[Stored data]
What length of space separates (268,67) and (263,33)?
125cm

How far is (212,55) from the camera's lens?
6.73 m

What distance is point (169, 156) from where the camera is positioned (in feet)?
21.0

» **Goal of the exercise**
Give these lines again, swapping each "camera" in the records for "photographer" and leaving everything else unchanged.

» **Complete response**
What length of space separates (268,67) and (263,33)?
125cm

How far is (212,55) from the photographer's lens?
6.73 m

What distance is point (169, 156) from where the photographer is positioned (in feet)?
21.0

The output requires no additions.